Shen Yi segurava o pincel com inexperiência; embora não fosse versado em caligrafia, esforçava-se para que cada caractere fosse o mais legível possível.
Quando, em tempos passados, era ainda um arruaceiro, empenhara-se com diligência para vestir o uniforme da delegacia; estudara artes marciais, relações sociais e até mesmo a leitura, ainda que superficialmente.
Havia uma memória muscular latente, de modo que sua escrita, se não encantava, ao menos era decente.
A técnica sanguinária da lâmina fora deduzida a partir do painel, com todos os detalhes gravados em sua mente, tornando a transcrição tarefa fácil.
Quando o expediente chegou ao fim,
Shen Yi pousou o pincel, deixou a tinta secar e só então estendeu a mão para pegar a refeição que Chen Ji trouxera.
Pão de milho da loja Huang da Rua Leste, acompanhado de peixe salgado vendido pelos ambulantes na esquina; nada requintado, mas de preço acessível.
Engoliu a comida em poucas mordidas, levantou-se para alongar o corpo e empurrou a porta, saindo.
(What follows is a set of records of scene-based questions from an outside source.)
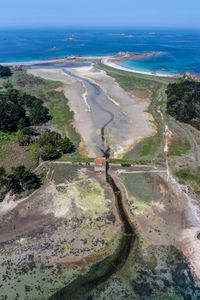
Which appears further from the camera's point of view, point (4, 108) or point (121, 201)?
point (4, 108)

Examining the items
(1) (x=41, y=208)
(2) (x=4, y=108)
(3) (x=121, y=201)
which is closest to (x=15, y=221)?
(1) (x=41, y=208)

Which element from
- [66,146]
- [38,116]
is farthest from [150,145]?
[38,116]

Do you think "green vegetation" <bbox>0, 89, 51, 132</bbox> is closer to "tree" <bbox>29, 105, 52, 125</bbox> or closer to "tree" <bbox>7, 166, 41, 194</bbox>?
"tree" <bbox>29, 105, 52, 125</bbox>

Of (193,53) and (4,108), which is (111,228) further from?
(193,53)

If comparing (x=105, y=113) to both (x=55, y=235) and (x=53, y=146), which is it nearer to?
(x=53, y=146)

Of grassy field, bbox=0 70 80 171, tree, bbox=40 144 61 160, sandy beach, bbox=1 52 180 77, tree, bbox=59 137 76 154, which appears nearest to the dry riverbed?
tree, bbox=40 144 61 160

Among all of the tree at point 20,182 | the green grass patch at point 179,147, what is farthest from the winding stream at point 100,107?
the tree at point 20,182

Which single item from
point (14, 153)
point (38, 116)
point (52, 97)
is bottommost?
point (14, 153)
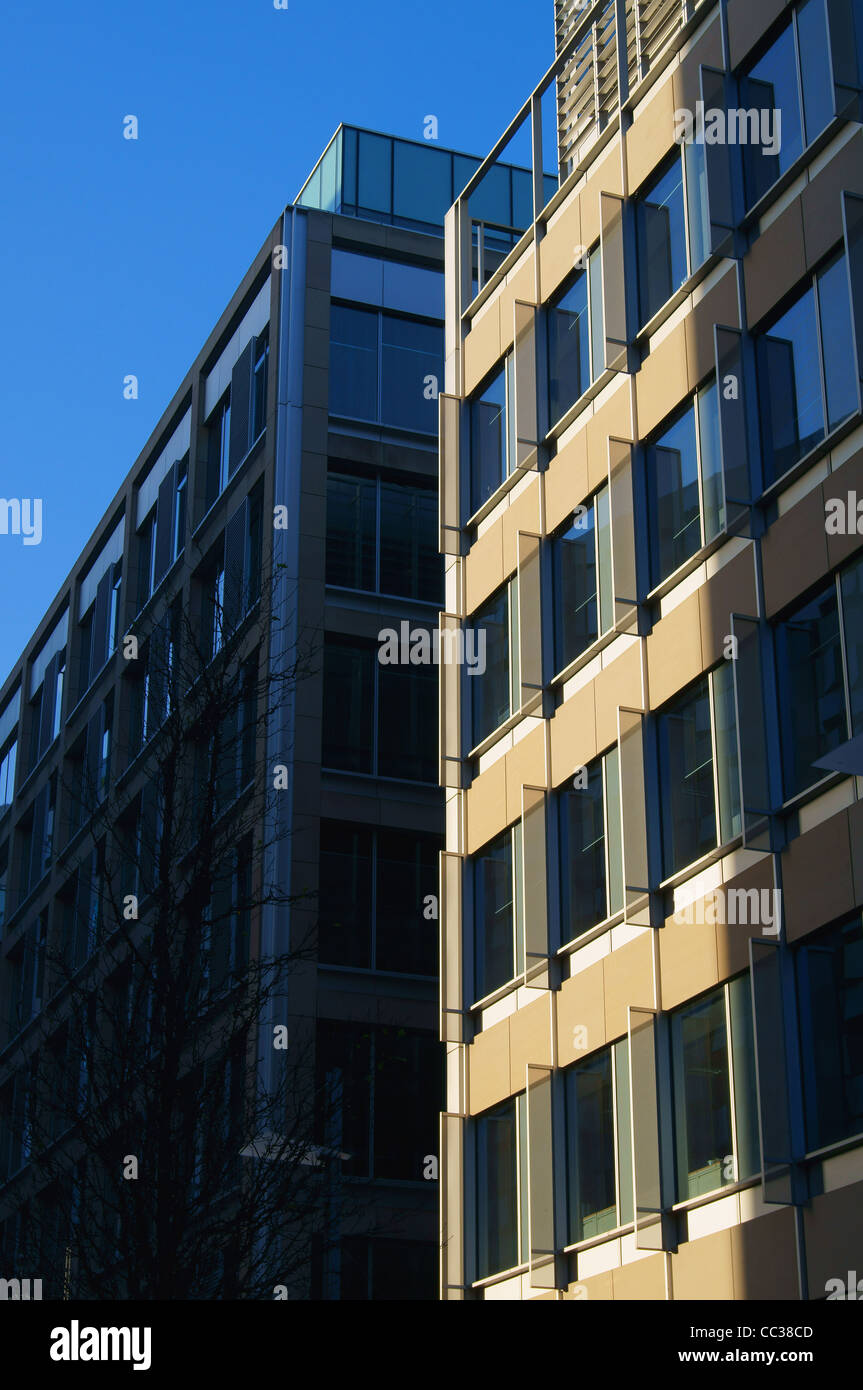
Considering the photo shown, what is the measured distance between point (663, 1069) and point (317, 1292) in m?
10.2

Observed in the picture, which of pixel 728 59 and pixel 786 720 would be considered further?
pixel 728 59

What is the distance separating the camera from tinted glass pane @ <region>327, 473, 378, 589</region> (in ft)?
125

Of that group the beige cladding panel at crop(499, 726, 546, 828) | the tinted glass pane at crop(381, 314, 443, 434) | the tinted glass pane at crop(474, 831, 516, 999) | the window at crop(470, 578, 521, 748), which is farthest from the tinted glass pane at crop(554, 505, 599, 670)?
the tinted glass pane at crop(381, 314, 443, 434)

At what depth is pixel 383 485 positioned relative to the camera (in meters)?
39.3

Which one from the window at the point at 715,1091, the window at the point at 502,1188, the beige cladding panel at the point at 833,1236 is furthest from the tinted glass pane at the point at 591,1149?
the beige cladding panel at the point at 833,1236

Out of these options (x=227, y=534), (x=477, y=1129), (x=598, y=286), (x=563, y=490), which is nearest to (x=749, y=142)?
(x=598, y=286)

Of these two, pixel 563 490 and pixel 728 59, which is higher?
pixel 728 59

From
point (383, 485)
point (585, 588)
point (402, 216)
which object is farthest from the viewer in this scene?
point (402, 216)

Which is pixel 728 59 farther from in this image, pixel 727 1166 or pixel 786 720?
pixel 727 1166

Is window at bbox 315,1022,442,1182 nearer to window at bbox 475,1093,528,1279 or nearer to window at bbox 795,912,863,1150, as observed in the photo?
window at bbox 475,1093,528,1279

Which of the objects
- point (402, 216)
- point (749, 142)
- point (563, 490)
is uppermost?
point (402, 216)

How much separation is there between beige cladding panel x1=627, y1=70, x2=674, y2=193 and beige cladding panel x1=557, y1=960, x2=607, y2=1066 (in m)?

No pátio, viu Zhang Dahu coberto de suor, praticando um exercício de aquecimento com expressão de sofrimento; os irmãos Niu e Chen Ji repetiam movimentos de sabre, enquanto o açougueiro Zhang, de cenho franzido, desferia um pontapé a cada postura fora do lugar.
— Numa cidade tão grande como Baiyun, vocês acham que esses floreios bastam para caçar monstros e demônios?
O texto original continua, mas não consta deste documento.